Élevé sur le siège d'Autun, Cassien se montra évêque éminent, bon pasteur, tout en restant l'apôtre et le missionnaire infatigable. Affable pour tous, faisant du bien aux idolâtres comme aux chrétiens, il était aimé de tous parce que tous voyaient qu'ils étaient aimés de lui. Cette réciprocité d'affection, ce rapprochement des coeurs dans un mutuel amour servait de préparation évangélique. Comme à Orthe autrefois, sa douceur, sa paternelle bonté, ses allures franches, ouvertes, cordiales et accueillantes, son immense charité lui gagnait les âmes. Aussi Dieu voulut honorer son digne ministre par un don éminemment privilégié, le don des miracles. Combien de fois, par le ministère du saint évêque, le souverain Maître de la nature ne rendit-Il pas la vue aux aveugles, l'ouïe aux sourds, aux infirmes, aux malades de toute espèce la force et la santé ? Et les païens, de cette éclatante, de cette perpétuelle intervention du ciel, accouraient en foule au pied de la croix.
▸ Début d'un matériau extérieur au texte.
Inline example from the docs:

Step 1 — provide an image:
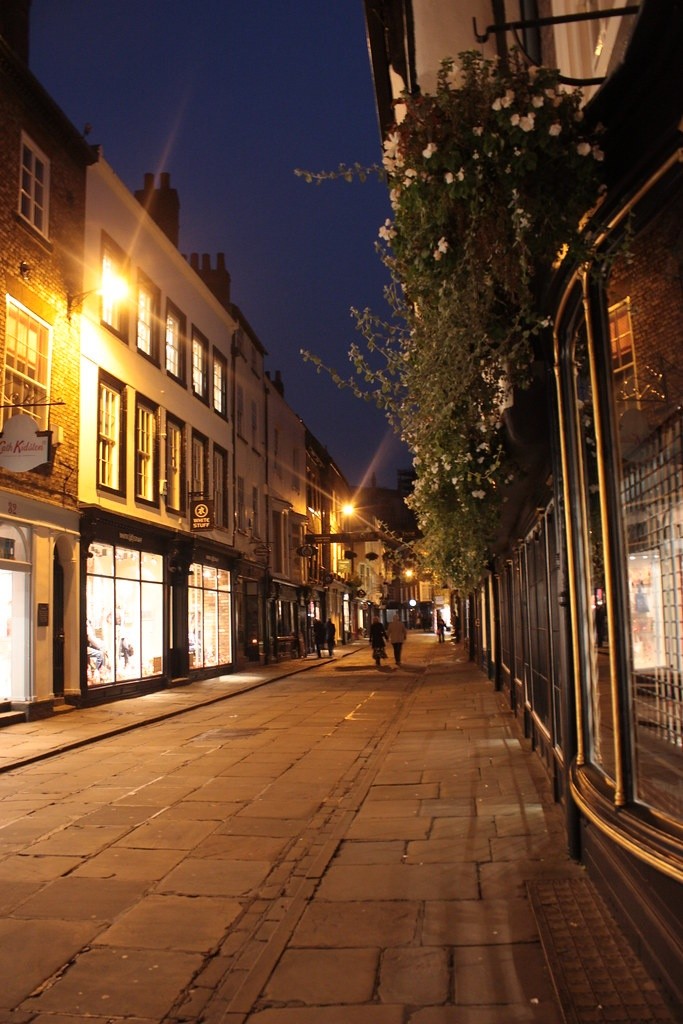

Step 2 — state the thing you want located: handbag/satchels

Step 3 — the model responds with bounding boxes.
[437,629,441,636]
Après avoir, pendant un laborieux épiscopat de vingt ans depuis son élévation sur le siège d'Autun, travaillé avec une incessante activité, veillé avec une pieuse sollicitude à la garde du troupeau que le souverain Pasteur lui avait confié, et introduit dans le bercail une multitude de brebis nouvelles, Cassien fut réuni à ses pères et s'endormit vers l'an 355.